Even though I am a historian, I really hate history textbooks. They are a fossilized form of the consensus among history professionals. They are presented to students as if they were the equivalent of a science textbook, where everything in it was agreed upon and settled. They form the understanding of the past which becomes accepted truth. The textbook becomes “normal history.”
The idea of “normal history” comes from Thomas Kuhn’s ground breaking book, The Structure of Scientific Revolutions. In this book he describes “normal science,” the view of science generally held by scientists of the time. A scientific revolution comes about when cracks are discovered in this “normal science.” New phenomena are discovered which cannot be accounted for in normal science. After time, these cracks become too large to ignore and a new way of thinking about the fundamentals of science are presented. Kuhn argues that older scientists, who were brought up on normal science, are reluctant to adopt this new view, but it is taken up by younger scientists. The revolutionary science becomes the new normal once the older scientists adopt the new view or die off.
I think similar phenomena is going on with what has been dubbed “Critical Race Theory.”
The history taught at all levels was made up of two narratives. The first was a US history narrative which one might call “the heroic story.” It began with the brave explorers mapping out a new land, they were followed by the settlers who began taming the wilderness. This led to the Revolutionary War as the colonists freed themselves from tyrannical British rule. This, in turn, led to westward expansion, the Civil War and the Gilded Age. The United States found its way onto the world stage with the Spanish-American War and the Great White Fleet. The US’s position was solidified in the Great War. Things went sour in the Great Depression, but World War Two brought the US to global leadership and unprecedented prosperity. At least when I was growing up, that was as far as we got. I don’t remember any class getting beyond WWII.
I don’t remember ever being taught about the Trail of Tears. “Remember the Alamo” was a call to defend the US against Mexico; “Remember the Maine '' was a call to get revenge on Spanish spies. I learned about carpetbaggers and scalawags, but not about the “Reconstruction Amendments” or the Freedmen's Bureau. And this was in upstate New York.

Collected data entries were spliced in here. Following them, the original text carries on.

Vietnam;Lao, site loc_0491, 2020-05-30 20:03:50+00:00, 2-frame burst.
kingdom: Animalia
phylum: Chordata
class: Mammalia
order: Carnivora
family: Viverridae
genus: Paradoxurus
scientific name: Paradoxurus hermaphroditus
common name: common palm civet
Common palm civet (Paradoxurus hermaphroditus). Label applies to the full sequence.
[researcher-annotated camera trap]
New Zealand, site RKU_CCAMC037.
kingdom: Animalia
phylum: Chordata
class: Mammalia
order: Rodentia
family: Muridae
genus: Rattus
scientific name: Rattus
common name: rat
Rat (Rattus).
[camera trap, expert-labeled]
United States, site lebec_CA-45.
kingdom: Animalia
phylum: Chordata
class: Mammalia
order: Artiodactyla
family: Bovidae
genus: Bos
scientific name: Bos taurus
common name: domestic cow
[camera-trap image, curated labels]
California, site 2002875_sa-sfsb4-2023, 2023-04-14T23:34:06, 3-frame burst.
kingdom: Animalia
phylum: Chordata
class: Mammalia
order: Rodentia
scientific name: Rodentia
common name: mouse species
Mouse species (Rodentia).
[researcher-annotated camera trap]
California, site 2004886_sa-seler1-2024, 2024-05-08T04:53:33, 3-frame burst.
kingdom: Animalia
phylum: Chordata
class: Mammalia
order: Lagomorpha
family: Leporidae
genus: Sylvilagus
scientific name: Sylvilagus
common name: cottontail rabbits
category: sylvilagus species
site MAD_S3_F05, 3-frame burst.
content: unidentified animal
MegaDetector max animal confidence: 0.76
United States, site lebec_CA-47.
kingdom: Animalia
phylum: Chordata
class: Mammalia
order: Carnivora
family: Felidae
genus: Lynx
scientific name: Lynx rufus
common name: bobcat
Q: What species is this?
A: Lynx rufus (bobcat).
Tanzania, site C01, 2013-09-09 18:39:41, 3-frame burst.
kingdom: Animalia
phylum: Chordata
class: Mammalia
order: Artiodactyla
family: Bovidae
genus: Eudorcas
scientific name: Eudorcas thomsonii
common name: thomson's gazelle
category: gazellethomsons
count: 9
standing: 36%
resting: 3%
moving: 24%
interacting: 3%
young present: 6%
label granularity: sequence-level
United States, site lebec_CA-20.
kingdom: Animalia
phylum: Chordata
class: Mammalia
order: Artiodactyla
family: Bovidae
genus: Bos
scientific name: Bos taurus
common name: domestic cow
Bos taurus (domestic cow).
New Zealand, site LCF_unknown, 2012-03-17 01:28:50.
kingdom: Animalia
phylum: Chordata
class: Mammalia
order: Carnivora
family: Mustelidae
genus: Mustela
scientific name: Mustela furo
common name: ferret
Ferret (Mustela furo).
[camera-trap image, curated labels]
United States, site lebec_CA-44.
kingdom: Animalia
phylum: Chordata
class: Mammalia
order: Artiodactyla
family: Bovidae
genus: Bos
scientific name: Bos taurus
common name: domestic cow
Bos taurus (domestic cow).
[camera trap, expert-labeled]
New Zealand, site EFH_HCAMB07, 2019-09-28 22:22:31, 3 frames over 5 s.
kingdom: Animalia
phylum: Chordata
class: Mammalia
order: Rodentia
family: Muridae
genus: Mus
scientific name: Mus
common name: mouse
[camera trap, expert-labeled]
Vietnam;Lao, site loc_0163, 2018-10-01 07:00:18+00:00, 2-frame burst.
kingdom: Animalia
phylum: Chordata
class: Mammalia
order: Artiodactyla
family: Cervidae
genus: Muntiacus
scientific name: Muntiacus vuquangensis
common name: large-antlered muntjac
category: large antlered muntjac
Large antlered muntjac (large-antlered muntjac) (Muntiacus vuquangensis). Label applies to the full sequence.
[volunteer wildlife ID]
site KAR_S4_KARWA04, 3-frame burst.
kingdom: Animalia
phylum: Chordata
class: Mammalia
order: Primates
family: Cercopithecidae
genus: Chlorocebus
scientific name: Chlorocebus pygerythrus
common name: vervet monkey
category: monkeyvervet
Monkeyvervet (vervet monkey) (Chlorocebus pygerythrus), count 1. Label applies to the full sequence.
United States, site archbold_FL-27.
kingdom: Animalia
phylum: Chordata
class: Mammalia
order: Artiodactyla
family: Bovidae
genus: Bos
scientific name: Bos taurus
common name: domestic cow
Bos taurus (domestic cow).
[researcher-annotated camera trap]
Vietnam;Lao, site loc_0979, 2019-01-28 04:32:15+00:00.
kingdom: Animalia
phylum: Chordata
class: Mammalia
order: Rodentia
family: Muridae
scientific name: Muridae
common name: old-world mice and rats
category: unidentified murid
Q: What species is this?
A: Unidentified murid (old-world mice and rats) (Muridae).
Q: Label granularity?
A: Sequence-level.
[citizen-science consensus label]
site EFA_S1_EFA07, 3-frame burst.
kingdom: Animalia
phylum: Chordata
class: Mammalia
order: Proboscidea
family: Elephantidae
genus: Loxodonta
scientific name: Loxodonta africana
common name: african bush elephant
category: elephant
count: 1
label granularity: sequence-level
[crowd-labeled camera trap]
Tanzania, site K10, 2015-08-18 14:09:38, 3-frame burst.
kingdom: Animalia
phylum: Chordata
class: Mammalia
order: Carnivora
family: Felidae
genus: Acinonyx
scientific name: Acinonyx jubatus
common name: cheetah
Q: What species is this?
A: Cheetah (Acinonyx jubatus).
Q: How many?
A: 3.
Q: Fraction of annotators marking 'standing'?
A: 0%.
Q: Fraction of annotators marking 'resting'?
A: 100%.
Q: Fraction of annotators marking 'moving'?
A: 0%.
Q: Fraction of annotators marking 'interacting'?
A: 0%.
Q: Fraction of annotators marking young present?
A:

The other “normal” narrative was Western Civilization. The first Western Civ course was taught at Columbia University and was designed to show the connection between the United States and Europe. The idea was that if young men understood that connection they would be more willing to fight to defend Europe and make the world safe for democracy. The Western Civ course, which became standard in most colleges and universities, was a kind of reverse “American Exceptionalism.” Instead of emphasizing the uniqueness of the US, it emphasized what it had in common with Europe.
For many who grew up in the period of “normal history,” these two stories are what history is. We learned their stories through our textbooks, we memorized them, we were tested on them and we treated them as truth. But, as with a scientific revolution, when cracks develop in these narratives, something has to change.
The cracks in these two narratives developed in the 1960s and 70s. The civil rights movement showed that African-Americans had been left out of the US history narrative. In a similar vein, the American Indian Movement showed that Native Americans had been left out as well. The women's movement made it clear that half of the population had not been included in the nation’s story.
At first, these deficiencies were addressed by the formation of African-American and Women’s Studies departments. The Old Guard, the defenders of “normal history” were not prepared to alter their narrative. As a new generation of historians gained a place at the table, the stories of Blacks, Women and Native Americans were incorporated in the US history narrative. This new story is the one that those born after 1990 have largely been exposed to.
When I started teaching, back in the 1990s, I taught a Western Civ survey. We started with hunter-gatherers and worked our way through Mesopotamia, Greece, Roman, the Middle Ages, the Renaissance and Reformation to Modern Europe. And, as with the American History narrative, we rarely got beyond WWII.
In 1991, I answered an ad from a school in the Bay Area to teach a course in World History. I had never heard of World History, but I decided to take up the challenge. When I started teaching, the discipline was still in its infancy. There was no standard narrative; no accepted way to tell the story. We were just feeling our way along. At that time I joined the World History Association, in the second year of its existence. I felt like a pioneer.
When I got my first real, tenure-track job, I was brought on to teach a Western Civ survey course. I was okay with doing this, but when some of my colleagues heard that I had taught World History, they were intrigued and asked me about it. When my department chair heard this, he was furious. I almost did not get tenure. But eventually, world history became the new normal history of our department.
Those who are up in arms about critical race theory are living in the world of “normal history” of the early 20th century. If Kuhn is right, we will have to hope that they will either change their mind or die off. But at least we know their children have made the change without harm.